Jun 05 02:22:59 E3-2276G systemd[1]: snap.lxd.daemon.service: Scheduled restart job, restart counter is at 2.

tomp · June 5, 2023, 8:37am

It looks like you have defined a storage pool that is no longer available.
In the past LXD would have failed to start under that scenario, but a few releases back we added the ability for LXD to start to allow manual removal or repair of an unavailable storage pool.

The expectation being that storage pools wouldn’t be left in an unavailable state for long periods of time, and not between releases.

However there is still a scenario where all storage pools must be available for LXD to start and that is when a storage related patch needs to be applied, which in this case there is.

Please can you run:

sudo sqlite3 /var/snap/lxd/common/lxd/database/global/db.bin  -header 'select * from storage_pools'
sudo sqlite3 /var/snap/lxd/common/lxd/database/global/db.bin  -header 'select * from storage_pools_config'

And if you are happy that the storage pool in question is not needed, we can prepare a DB patch file together to remove those errant records that are preventing startup.

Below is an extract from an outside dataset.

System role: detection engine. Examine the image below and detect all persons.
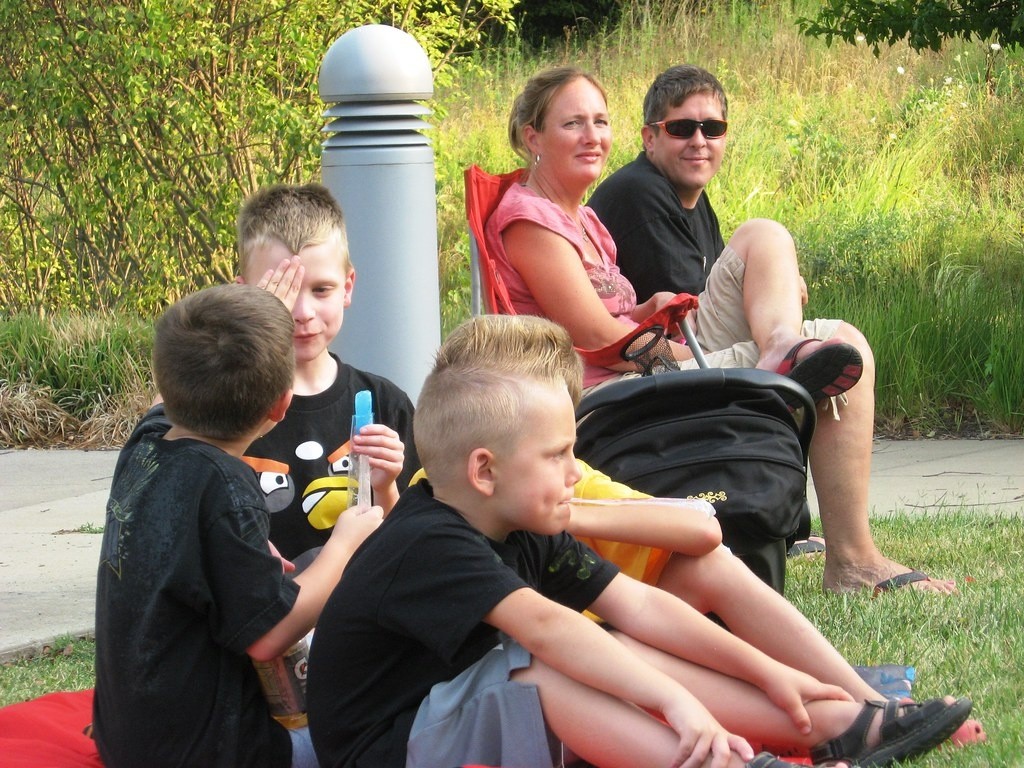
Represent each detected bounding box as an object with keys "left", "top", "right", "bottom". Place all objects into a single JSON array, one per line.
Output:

See also https://linuxcontainers.org/lxd/docs/master/database/#running-custom-queries-at-lxd-daemon-startup

tomp · June 5, 2023, 8:38am

Also see Managing the LXD snap for managing snap update schedules/pausing it.

v3ss0n · June 5, 2023, 8:40am

Thanks , i need to disable updates . I think i had already did but somehow snap still updating.

v3ss0n · June 5, 2023, 8:41am

thats storage pool is broken (due to my mistake , a wrong truncate command ) , and everything gone .

here are the results

sudo sqlite3 /var/snap/lxd/common/lxd/database/global/db.bin  -header 'select * from storage_pools_config'
root@E3-2276G:/var/snap/lxd/common/lxd/storage-pools# sudo sqlite3 /var/snap/lxd/common/lxd/database/global/db.bin  -header 'select * from storage_pools'
id|name|driver|description|state
1|default|zfs||1
2|btrfs|btrfs||1
4|default-btrfs|btrfs||1
5|btrfs-deploy|btrfs||1
root@E3-2276G:/var/snap/lxd/common/lxd/storage-pools# sudo sqlite3 /var/snap/lxd/common/lxd/database/global/db.bin  -header 'select * from storage_pools_config'
id|storage_pool_id|node_id|key|value
2|1|1|size|600GB
3|1|1|source|/var/snap/lxd/common/lxd/disks/default.img
4|1|1|zfs.pool_name|default
10|4|1|size|280GB
11|4|1|source|/var/snap/lxd/common/lxd/disks/default-btrfs.img
13|5|1|size|200GB
14|5|1|source|/var/snap/lxd/common/lxd/disks/btrfs-deploy.img
15|2|1|size|120GB
16|2|1|source|/var/snap/lxd/common/lxd/disks/btrfs.img

tomp · June 5, 2023, 8:51am

OK so please create a file called /var/snap/lxd/common/lxd/database/patch.global.sql:

DELETE FROM storage_pools WHERE name = "default";

Then reload LXD:

sudo systemctl reload snap.lxd.daemon

v3ss0n · June 5, 2023, 8:57am

Should i deleted the patch file?

EDIT:
Thanks that solved , and patch is automatically deleted.

tomp · June 5, 2023, 8:58am

Yep, if not already.

v3ss0n · June 5, 2023, 9:02am

I think LXD need to put storages in configuration file instead of sqlite. Right now it is quite fragile that if one storage fails (that is common) whole daemon would fail to load and , that would break a lot of things. And then we cannot fix stuf without sql knowledge .
Also going in and deleting sqlite records is a bad idea in production , we can’t know what will go wrong if accidentally deleted some records.